The ladies reading this may have trouble relating, but I bet all the guys will relate. I have this amazing ability to focus like a laser on a specific project or task. While it may sound fantastic, honestly, that’s just another way of saying I really stink at multitasking… and I really do. I think it’s a guy thing.
So, back before ever receiving the vision for New Hope, I was in a neat growth time with God. I was reading about David, a man after God’s own heart, and about Moses who talked with God face to face the way a man talks with his friend. I’m sure every one of us has wanted to be called God’s friend, to please Him to that level to be called a man or woman after His own heart. It was actually a few months in to that time that we initially felt the call to open New Hope.

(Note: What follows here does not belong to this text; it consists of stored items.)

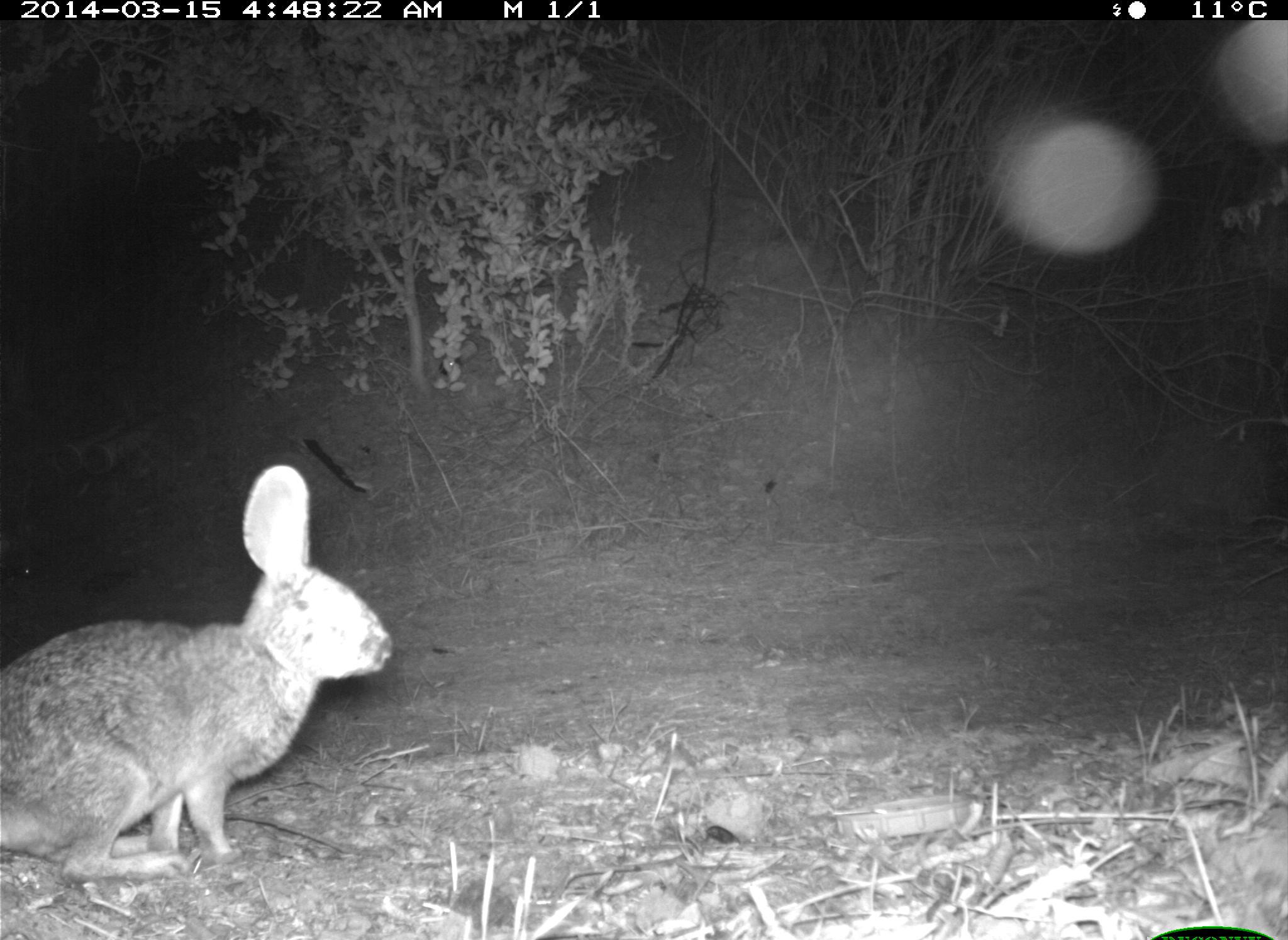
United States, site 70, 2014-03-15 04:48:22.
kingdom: Animalia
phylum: Chordata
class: Mammalia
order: Lagomorpha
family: Leporidae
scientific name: Leporidae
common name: rabbits and hares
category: rabbit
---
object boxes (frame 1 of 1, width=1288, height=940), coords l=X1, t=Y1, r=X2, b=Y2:
rabbit: l=0, t=462, r=394, b=884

A year would pass first though as God prepared us.
So, back to my first statement, I find it VERY easy to get locked into the completion of a task and the forward movement of God’s assignment for me. It can take a place of importance that overshadows everything else around me. Literally, I could miss meals and sleep and hardly notice. Unfortunately, I could also miss my morning prayer time. I could miss my frequent thoughts of God throughout the day. I could miss my time before bed reflecting on His goodness and offering thanks to Him. Those are all times I treasure, but I can work RIGHT over them. My pastor would call it “getting so busy in work for the Lord, that we forget the Lord of the work”.

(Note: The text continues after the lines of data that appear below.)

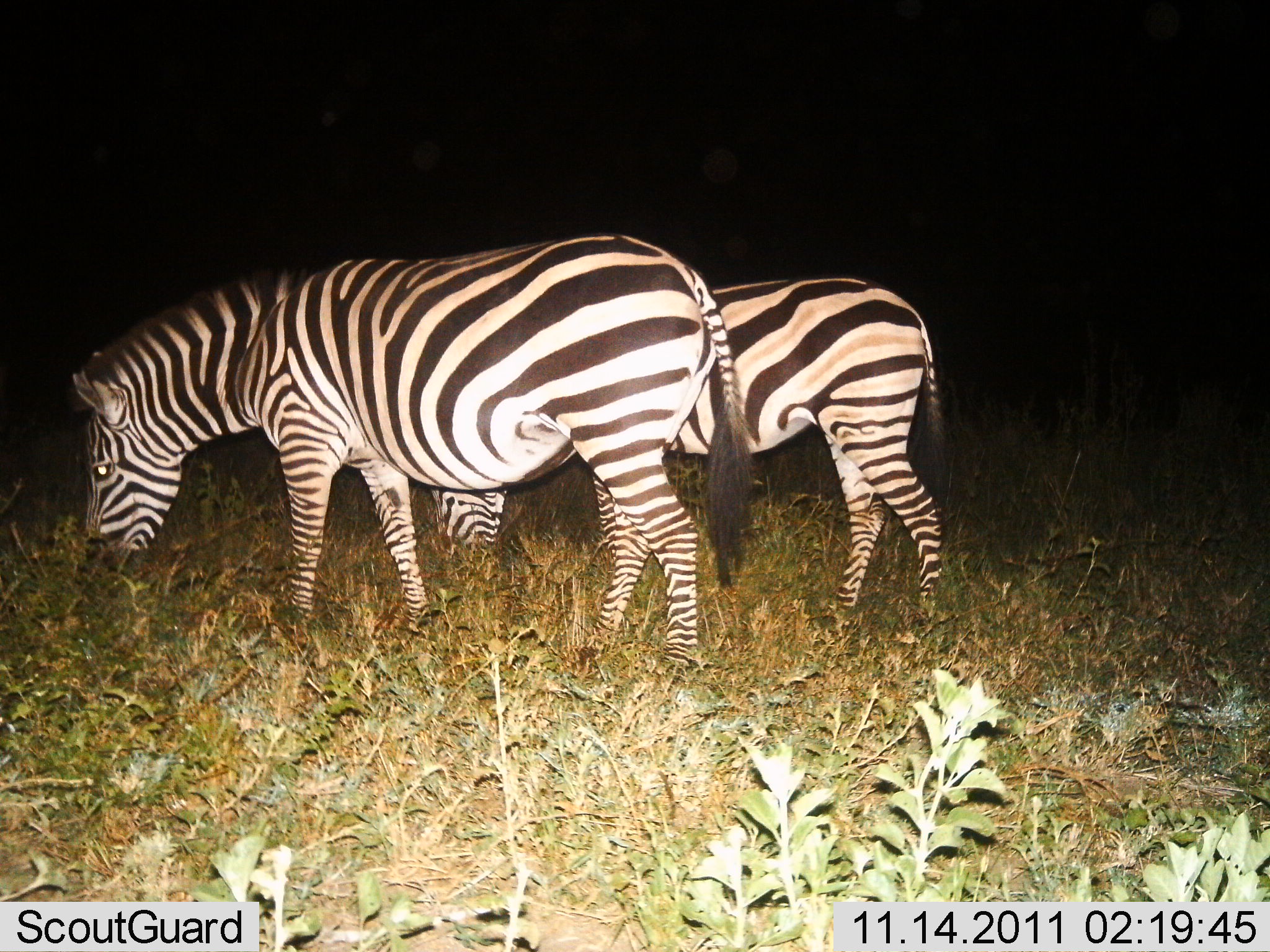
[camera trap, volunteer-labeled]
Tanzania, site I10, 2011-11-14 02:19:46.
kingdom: Animalia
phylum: Chordata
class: Mammalia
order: Perissodactyla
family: Equidae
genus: Equus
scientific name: Equus quagga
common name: plains zebra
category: zebra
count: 2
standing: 36%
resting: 0%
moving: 0%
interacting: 0%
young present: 9%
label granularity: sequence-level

Of course, it’s still for Him, right? I mean I’m following the mission He has given me….. right? But in truth, it wasn’t really my love for the kids that drew me to New Hope, at least not per se. It was my love for God and my desire to be closer to Him. Then in my manly way, the very assignment He gave can become the thing that ultimately gets in the way of my closeness with Him. Again, I think it’s kind of a guy thing. We can wind up doing that with our families too.

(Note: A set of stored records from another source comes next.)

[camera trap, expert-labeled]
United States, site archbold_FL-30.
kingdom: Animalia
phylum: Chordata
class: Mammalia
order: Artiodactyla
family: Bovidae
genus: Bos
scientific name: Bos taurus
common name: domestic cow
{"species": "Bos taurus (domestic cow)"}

I made a statement to my wife Bonnie many times during that year of waiting on God that, “He’s not just using us to build a shelter, He’s using a shelter to build us”. I still get frequent reminders of those words today. When I pray for inspiration in solving a particular problem and I still struggle, I ask why and I’m reminded that God didn’t want me to need Him in order to solve a problem. He just wanted me to need Him. The problem isn’t the important thing, I am.
While I know the finished product of New Hope is close to God’s heart, His vision is never that small. As I build, I am also built. And when it comes to building Art, New Hope is one of the many tools on God’s workbench. He loves me enough that He won’t short cut my growth just to get the doors open a little quicker (although I probably would, haha). In the midst of the occasional frustration, New Hope as it turns out, is one of the tools God is using to actually answer my original prayer, to fashion me into a man after God’s own heart.
As TD Jakes says, “No matter what you are trying to build, whether it is a business, a ministry, or a relationship, give it time to grow.”